━━━━━ READING TEXT ━━━━━

‘I think the council was right to give Brick by Brick a try’

CROYDON COMMENTARY: Not everyone thinks that the council-owned house-builder is doing a bad job. Here DAVID WHITE puts the case in favour of Brick by Brick

The housing crisis is getting worse because of Tory government policies, not because of anything done (or not done) by the Labour-run council in Croydon.

The government is not allowing councils to build social rented housing in anything like the quantities that are needed. Also, the right-to-buy policy is depleting the existing stock of council housing.

There are more than 600 families in emergency accommodation in Croydon. Tonight, more than 1,000 children will go to bed in emergency accommodation.

Faced with this situation, Croydon’s Labour council had two basic choices – either just accept the situation or try something novel like Brick by Brick. There can be a debate about the way Brick by Brick has been implemented, but I think the council was right to give it a try. If, by the time of the next local elections, 500 units a year are coming on stream, and at least half of them are genuinely affordable, I suggest it will be regarded as a success.

━━━━━ DATA SUPPLIED ━━━━━

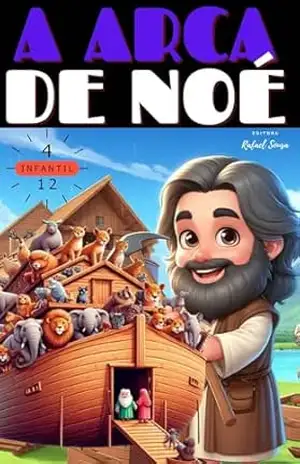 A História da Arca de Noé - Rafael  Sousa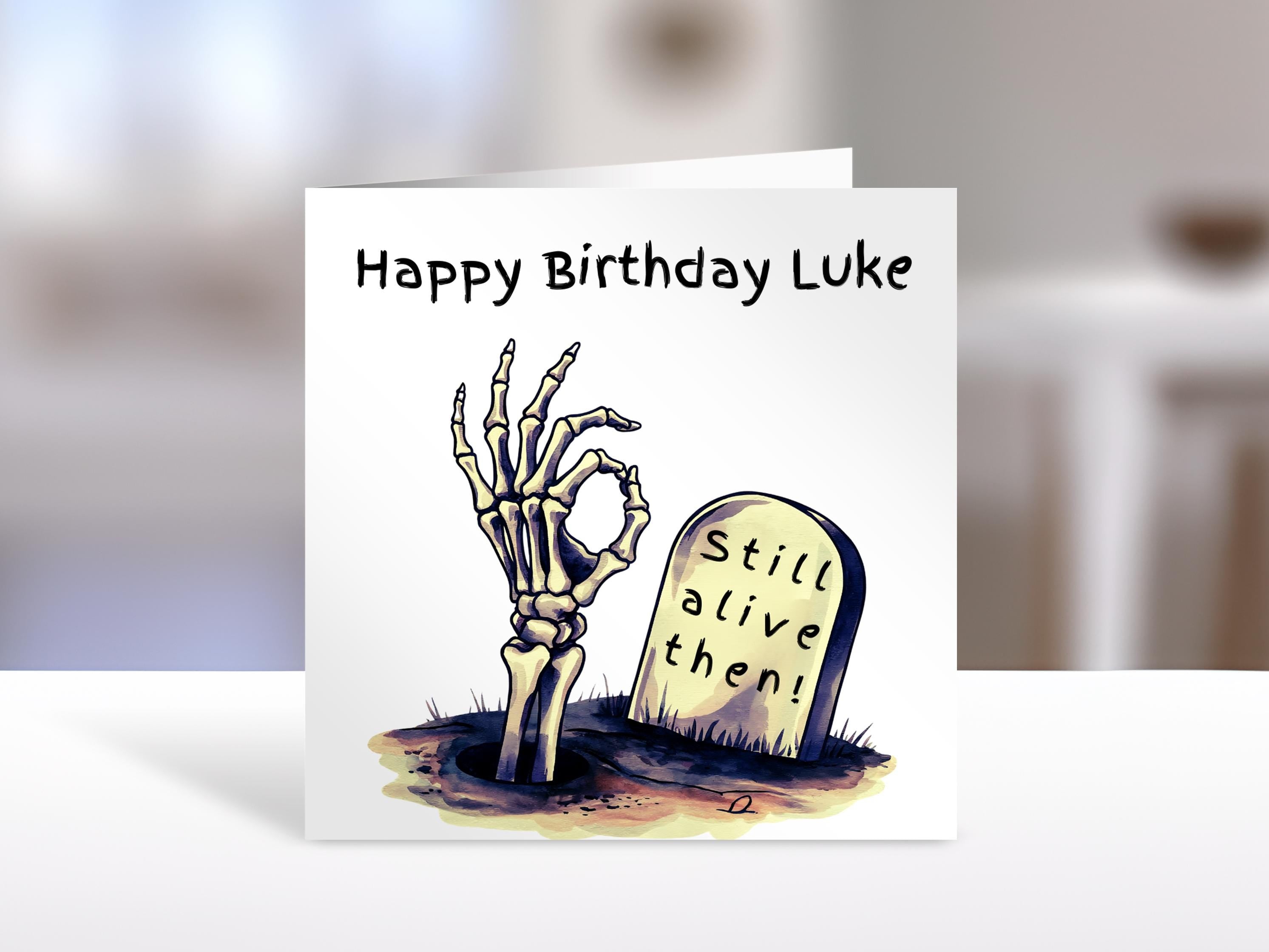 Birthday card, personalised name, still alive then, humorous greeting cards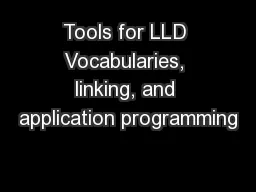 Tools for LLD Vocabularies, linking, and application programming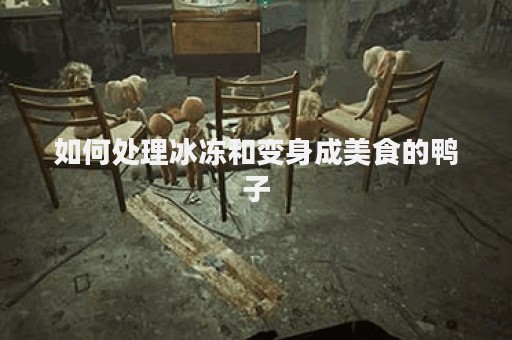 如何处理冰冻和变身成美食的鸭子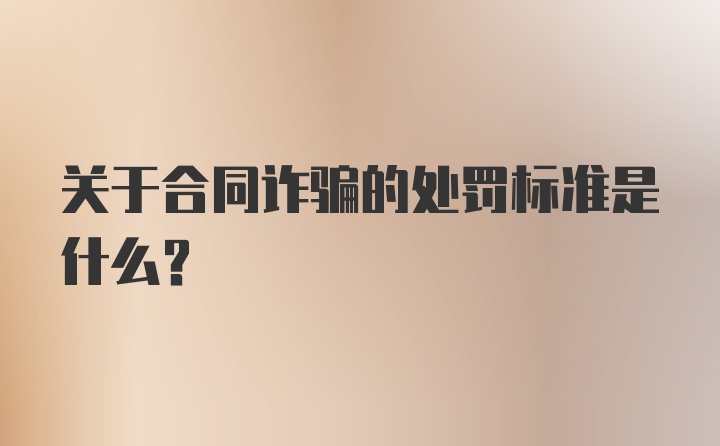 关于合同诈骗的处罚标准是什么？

━━━━━

• **ABOUT THIS TASK**
Copy out the entire text about Brick by Brick word for word. The records are separate material from the text about the council-owned house-builder.

• **RESPONSE TO THIS EXERCISE**
‘I think the council was right to give Brick by Brick a try’

CROYDON COMMENTARY: Not everyone thinks that the council-owned house-builder is doing a bad job. Here DAVID WHITE puts the case in favour of Brick by Brick

The housing crisis is getting worse because of Tory government policies, not because of anything done (or not done) by the Labour-run council in Croydon.

The government is not allowing councils to build social rented housing in anything like the quantities that are needed. Also, the right-to-buy policy is depleting the existing stock of council housing.

There are more than 600 families in emergency accommodation in Croydon. Tonight, more than 1,000 children will go to bed in emergency accommodation.

Faced with this situation, Croydon’s Labour council had two basic choices – either just accept the situation or try something novel like Brick by Brick. There can be a debate about the way Brick by Brick has been implemented, but I think the council was right to give it a try. If, by the time of the next local elections, 500 units a year are coming on stream, and at least half of them are genuinely affordable, I suggest it will be regarded as a success.